El hombre farfulló una disculpa y se dejó conducir mansamente hacia la salida del bar. Falcón respiró aliviado y en ese mismo instante vio entrar a la rubia más espectacular de la que tenía memoria. Lucía una minifalda ajustada y sus caderas se movían con un ritmo seductor. Tragó saliva y clavó la mirada en la polera roja que ceñía los pechos de la desconocida.
– Bonita bufanda -dijo la mujer al tiempo que se sentaba a su lado.
– Te aguardaba -replicó Falcón, deduciendo por el comentario que se trataba de la proveedora.
– Me di cuenta apenas entré al bar -agregó la mujer-. Con una mirada me basta para reconocer a mis hombres.
– La perspicacia es útil en nuestro negocio -comentó Falcón.
– Conozco un lugar donde podemos estar tranquilos. ¿Quieres acompañarme?
La decoración le pareció un tanto recargada de colores y espejos, pero reconoció que había algo grato en el ambiente, y sobre todo en la forma como la rubia se abrazó a su cuello apenas entraron al departamento.
– Tienes mucha prisa, querido -dijo la rubia cuando vio a Falcón sacarse la bufanda con un movimiento desesperado.
– Calor y nada más -contestó Falcón-. Calor de la gran puta.
– No hay necesidad de mentar a la abuela -protestó la rubia.
Falcón no entendió el comentario, ni siquiera cuando dos horas más tarde seguía con la mujer desnuda entre sus brazos.
– Es hora de hablar del dinero –dijo la rubia.
– ¿Dinero? -tartamudeó Falcón.
– Todo se paga en la vida -sentenció la mujer-. A tu edad ya deberías saberlo.
– ¿Cuánto? –preguntó Falcón sin atreverse a preguntar por la cocaína que supuestamente debía entregarle la mujer para que él la vendiera en su barrio.
Pensó que lo debía estar probando o que era necesario pagar un adelanto a cuenta de la mercadería.
– Considerando el día, el sol y las circunstancias: treinta mil.
– ¿El día, el sol y las circunstancias? -preguntó Falcón sacando la billetera en la que sobrevivían sus últimos billetes.
La rubia tomó el dinero y después de vestirse le indicó la salida a su perplejo acompañante.
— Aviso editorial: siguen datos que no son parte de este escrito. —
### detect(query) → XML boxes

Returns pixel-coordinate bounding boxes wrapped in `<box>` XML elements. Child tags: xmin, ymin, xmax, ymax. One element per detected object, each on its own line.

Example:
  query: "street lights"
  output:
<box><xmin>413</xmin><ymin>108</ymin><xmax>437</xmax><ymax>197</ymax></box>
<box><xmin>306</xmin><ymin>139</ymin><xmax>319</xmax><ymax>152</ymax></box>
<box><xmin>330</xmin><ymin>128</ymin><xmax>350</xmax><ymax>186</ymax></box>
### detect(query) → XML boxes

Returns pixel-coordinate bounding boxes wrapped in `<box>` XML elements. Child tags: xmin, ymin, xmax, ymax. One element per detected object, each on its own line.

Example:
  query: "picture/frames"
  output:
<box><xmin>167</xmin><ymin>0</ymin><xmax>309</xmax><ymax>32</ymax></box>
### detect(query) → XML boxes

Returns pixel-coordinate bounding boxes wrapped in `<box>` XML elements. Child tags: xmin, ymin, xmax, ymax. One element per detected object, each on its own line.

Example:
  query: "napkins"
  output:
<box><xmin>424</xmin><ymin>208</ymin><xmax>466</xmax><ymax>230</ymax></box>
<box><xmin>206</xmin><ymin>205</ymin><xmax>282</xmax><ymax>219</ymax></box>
Falcón la siguió hasta la calle y apenas llegaron a una estación del Metro la vio alejarse de su lado. La tarde llegaba a su fin y sobre la Cordillera de Los Andes comenzaban a dibujarse las primeras sombras de la noche. Decidió ubicar a Merlini para pedirle una explicación.
Al entrar en el Bar’o’metro se asombró de encontrar a Merlini compartiendo una copa con el hombre del impermeable. Parecían un par de amigos en plan de juerga.
– ¿Dónde andabas? He perdido la tarde esperándote -le dijo Merlini-. Vine a avisarte que se pospuso el contacto.
– ¿Y la rubia? –preguntó Falcón, tartamudeando.
– ¿De qué rubia me hablas? –retrucó Merlini.
Falcón no supo qué responder. Pensó en las caricias de la mujer y se preguntó si no estaba algo verde para entrar al negocio de las drogas.
– ¡Mujeres! -exclamó el hombre del impermeable y luego, como recordando algo que había estado extraviado en su memoria, preguntó-: ¿Dónde diablos se metió Sam? Quiero que toque mi canción favorita.